Second, this paper acknowledges the use of two industrial factors as moderators in the relationship between FinTech adoption and corporate greenwashing. To expand upon this theoretical framework, we are also aware of the possibility and challenges of broadening investigations to more specific industries, such as biotech manufacturing and transportation. In future studies, it is necessary to contemplate a tailor-made design for different industries and examine the generalization in more detailed contexts. This will enhance the understanding of how different contextual elements influence the relationship between FinTech adoption and corporate greenwashing and provide more valuable practical implications.

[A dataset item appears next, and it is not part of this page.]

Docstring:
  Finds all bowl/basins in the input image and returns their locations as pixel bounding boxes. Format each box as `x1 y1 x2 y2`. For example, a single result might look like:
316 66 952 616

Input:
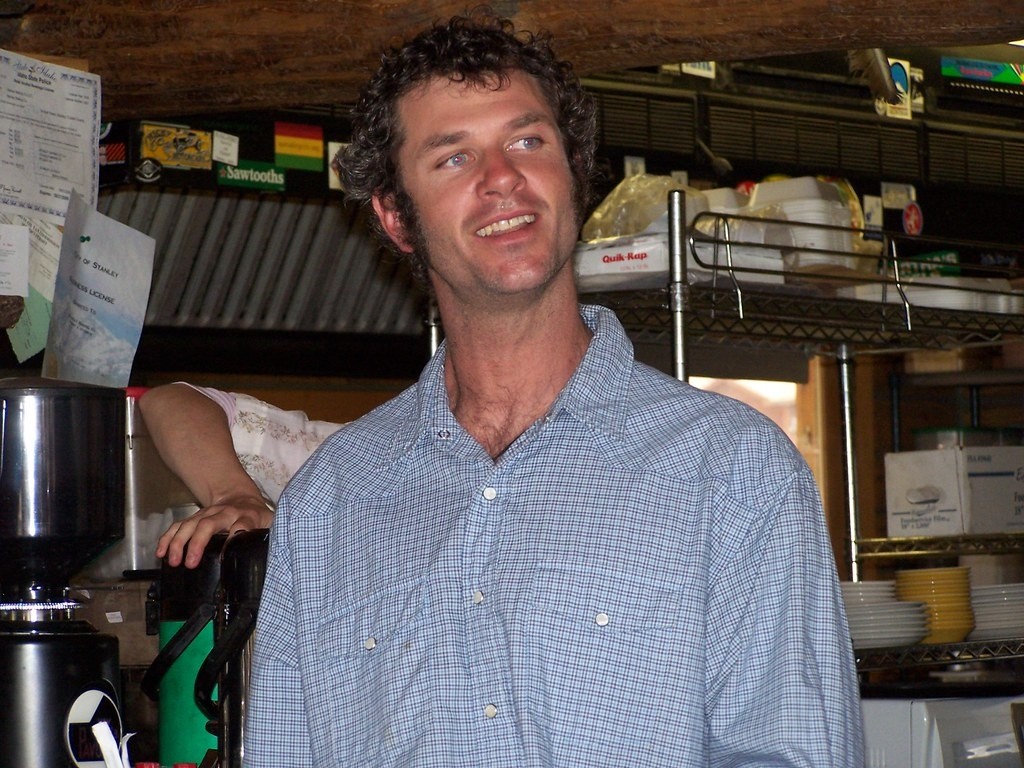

Third, this research mainly focuses on the impact of FinTech adoption on the greenwashing phenomenon yet fails to comprehensively explore the function of various FinTech categories. Although in this paper FinTech is considered as a general measure, and decomposing FinTech is not the objective of this study, it is necessary to investigate how different types of FinTech affect greenwashing in future research. A focus on one specific type of FinTech, or conducting comparative research on different types of FinTech, will contribute to a more comprehensive and nuanced understanding of the FinTech adoption–greenwashing relationship under exploration.
Biographies
Zhe Sun is Associate Professor at the Economics School, Jilin University. She holds a PhD in entrepreneurship and innovation from the University of Amsterdam and an MSc from Jilin University. Her research interests revolve around international entrepreneurship and specific-context innovation, with a focus on the innovation strategy of Chinese enterprises within and outside China. She has published in journals such as Technological Forecasting and Social Change, Research in International Business and Finance, Technological Analysis and Strategic Management and Chinese Management Studies.
Lei Liu is a PhD student at the Economics School, Jilin University. His research interests are green transformation of enterprises, organizational innovation and green supply chains.
Sofia Johan is Associate Professor of Finance at Florida Atlantic University, USA. She is also affiliated with InnoLab, University of Vaasa and the Tilburg Law and Economics Center (TILEC). Her research is focused on alternative finance (including but not limited to crowdfunding, peer-to-peer lending and cryptocurrencies) and alternative investments (including but not limited to hedge funds, venture capital, private equity, real estate investment trusts and initial public offerings).
Liang Zhao is Associate Professor in Entrepreneurship and Innovation at the Hunter Centre for Entrepreneurship, Strategy and Innovation, University of Strathclyde Business School, UK. He holds a PhD in entrepreneurship and innovation from the University of Amsterdam Business School. His research interests include entrepreneurial finance, innovation strategy, digital transformation and digital innovation, with special expertise in crowdfunding research. His research output includes journal articles, book chapters, edited books and industry reports.
References
- 1 Green debt and governance focuses on a firm's pollution emission status and the costs associated with pollution control measures; green effectiveness and benefits evaluates the outcomes of a firm's green governance efforts; green regulation and certification examines a firm's disclosure regarding its compliance with governmental green supervision and certifications related to green policies; and green management and construction assesses a firm's efforts in implementing green environmental protection measures.